Thursday, 2 February 2017

"Garden of Eden" in Kerala - Amaryllis Homestay

Evening view from the veranda at Amaryllis, looking down into the valley below
If you're in search of the "Garden of Eden", look no further than Kerala, in the hills near Wayanad, where you'll find Amaryllis Homestay - another peaceful haven away from the frenetic pace of daily life in India. This is Victor and Ranjini Dey's home, in a prime location, overlooking a fertile, green valley, where they welcome guests from all over the world into their productive coffee plantation.
Victor has lived the plantation life since he was a young man, when he first arrived in Kerala from Calcutta, aged 20, and started working in a tea plantation near the well-known hill station, Ooty. His monthly stipend was a mere 250 Indian Rupees (a little over £3.00 at today's exchange rates) although he only brought home less than half of this to his new bride Ranjini, after other deductions. He still keeps a copy of his wages slip in the bar at Amaryllis to remind him of those days.
Victor has worked in the industry for 50 years now, managing tea, coffee and cardamom crops on different plantations, but most recently at the Kuppamudi Estate, which is also home to another popular Wayanad tourist property called Tranquil. But in 2006, they chanced upon the site that is now Amaryllis and when they saw the view (see below) from the plot they'd discovered, they knew this was the perfect place for their new home.

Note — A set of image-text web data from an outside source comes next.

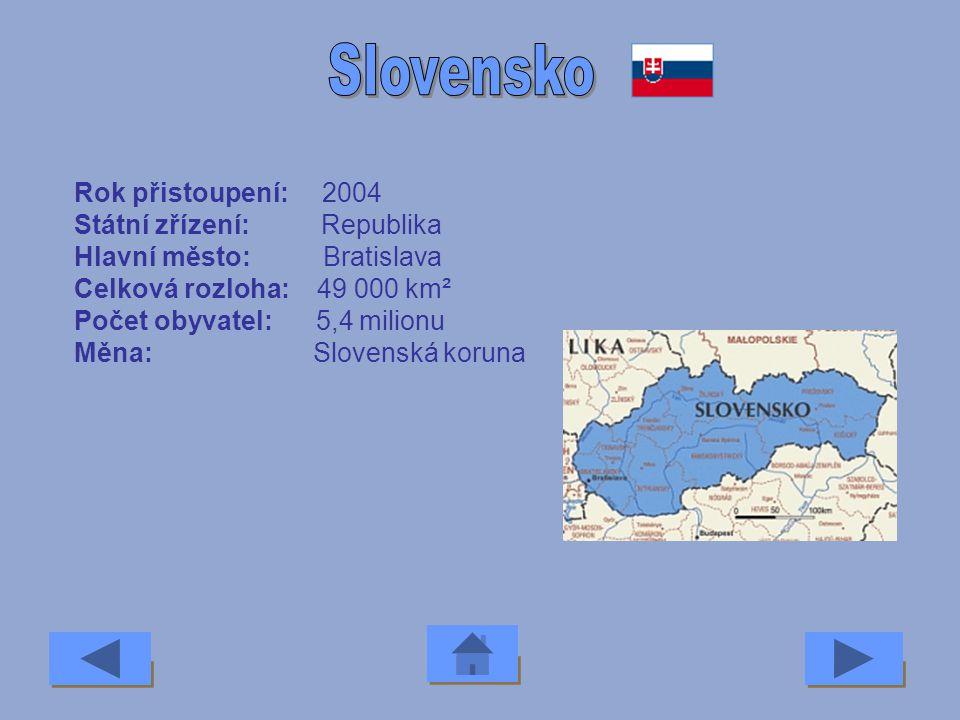 Rok přistoupení: 1981 Státní zřízení: Republika Hlavní město: Atény Celková rozloha: 131 957 km² Počet obyvatel: 10,5 milionu Měna: Euro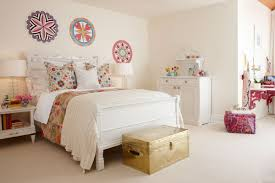 stylish small cute bedroom ideas with tile window beside single bed and and cute bedroom ideas bedroom teen girl rooms cute bedroom ideas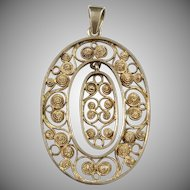 Denmark c 1920 Gold Washed Silver Filigree Pendant.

Building started in 2008 when they brought in the necessary equipment to level the top of the hill and four years later, construction was finished. But Victor continued to work as manager at the neighbouring Kuppamudi Estate and it was not until January 2016 that they opened to guests. What you see there today is a tribute to their combined efforts - a magnificently-run home, with far reaching views. But particularly noteworthy is Victor's clever use of local woods to decorate their home. 
On the day we arrived, I didn't recognise the coffee plants because they were all bearing white blossoms (above), rather than the familiar reddish pods (below). But Victor explained that the harvest doesn't normally finish until mid to late February and this year is unusual because there has been unseasonal regional rain, which has encouraged the plants to blossom early.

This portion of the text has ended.